(Request A)
In the records, rewrite the lines starting at the one containing "In the photo, what" and ending at the one containing "79.5 inches", swapping "separation" for "distance" and leaving everything else as it is.

## Start Page extract

Submitted by: Raiden
Date: Sep 21st, 2020

Submitted by: climb2core
Date: Feb 11th, 2020

Comments

1
Cromper said on July 5th, 2020
Be sure to just clip the funky first bolt and not stick only the second. If you fall on the initial mantle your rope cheese grades on the edge of the roof and you’ll get a nasty core shot. Great climbing after the first funky mantle.
2
Anonymous said on July 12th, 2020
Sketch, corny cheater stack start. Dirty, dusty first half, fallowed by by crumbling shit pile last half, plus it’s more like 5.11.
3
mario_tarrecuccni said on July 12th, 2020
But it gets six votes for 5 stars...how could that be???
4
Anonymous said on October 7th, 2020
Blatantly manufactured.
5
Anonymous said on October 7th, 2020
So is like every route in Wyoming. Who gives af?
6
Anonymous said on October 7th, 2020
Ian Kirk is manufacturing routes in The Red now??
7
Anonymous said on October 10th, 2020
Looked like a great route. Unfortunately it has at least 2 (probably 3) drilled pockets.
8
AidClimber said on October 13th, 2020
So is this rig chipped or wut
9
climb2core said on October 13th, 2020
Anyone that wants more info on the route.. please feel free to contact me. Ian
10
Anonymous said on October 13th, 2020
So yes.
11
Anonymous said on October 13th, 2020
Half the routes in Wyoming are closed too. Someone might give af about that.
12
Anonymous said on October 13th, 2020
Id like more information on the route Ian. Are there drilled and manufactured holds?
13
Anonymous said on October 14th, 2020
Ian Kirk is now blatantly manufacturing routes in the Red. What a fucking idiot. There are endless routes to bolt in The Red that don't require manufactured holds. This routes should be chopped. Better yet, someone needs to jug the first three bolts with a glue gun and fill in that bullshit.
14
Anonymous said on October 14th, 2020
FGI ---> Fake Grips Initiative
15
Anonymous said on October 14th, 2020
If you chop it, though, you have to chop Golden Touch and Thug Life too. Just as a start. I'd like to see how that goes for you.

## End Page extract
## Start Dataset rows

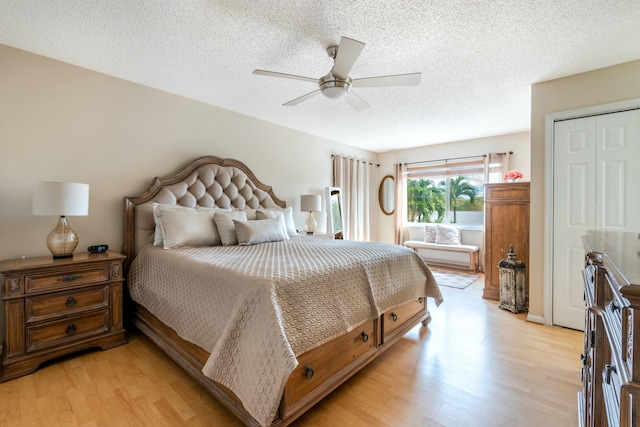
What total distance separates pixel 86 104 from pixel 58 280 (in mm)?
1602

## End Dataset rows
## Start Dataset rows

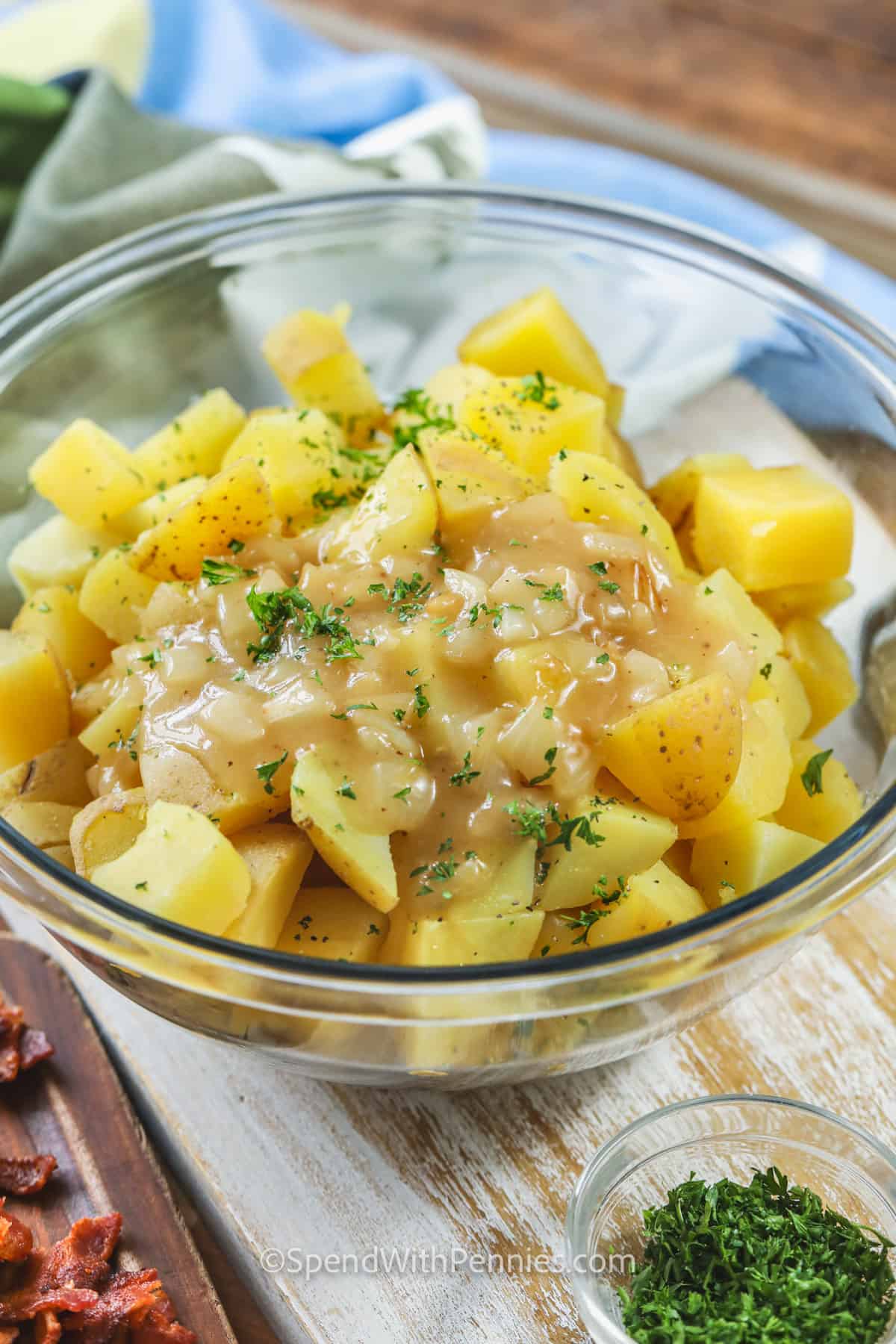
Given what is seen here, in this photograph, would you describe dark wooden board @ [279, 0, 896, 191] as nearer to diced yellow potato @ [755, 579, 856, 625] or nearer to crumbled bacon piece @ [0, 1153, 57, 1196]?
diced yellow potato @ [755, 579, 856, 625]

## End Dataset rows
## Start Dataset rows

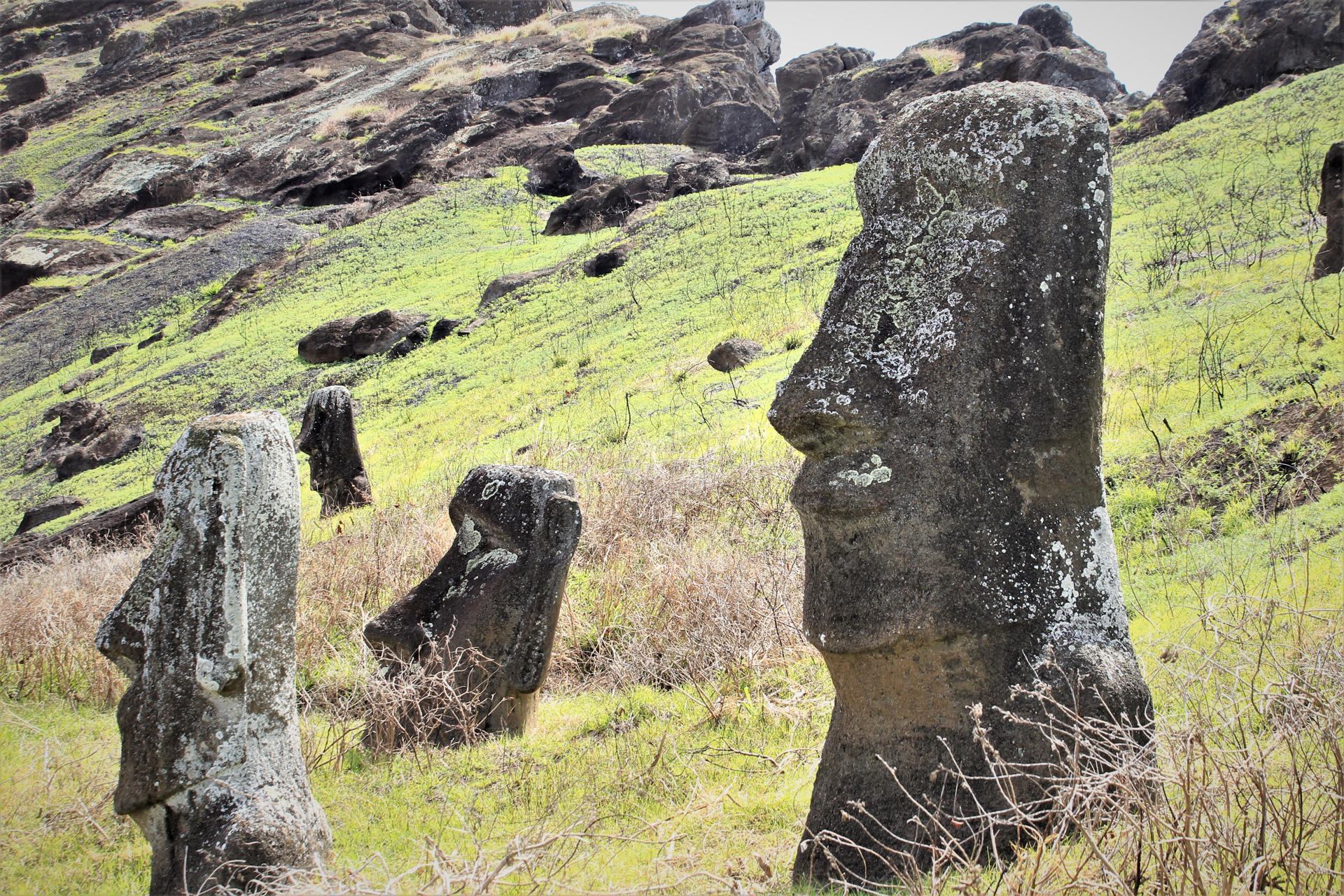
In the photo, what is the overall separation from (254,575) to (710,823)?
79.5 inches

## End Dataset rows

(Request B)
Summarize the comment thread in two sentences.

(Full output A)
In the photo, what is the overall distance from (254,575) to (710,823)?
79.5 inches

(Full output B)
One commenter advises clipping the first bolt to avoid a core shot on the edge of the roof, while another calls the route dirty, dusty and crumbling and says it is more like 5.11. Several anonymous commenters accuse Ian Kirk of manufacturing routes in The Red with drilled pockets and call for this one to be chopped, though one replies that chopping it would mean chopping Golden Touch and Thug Life too.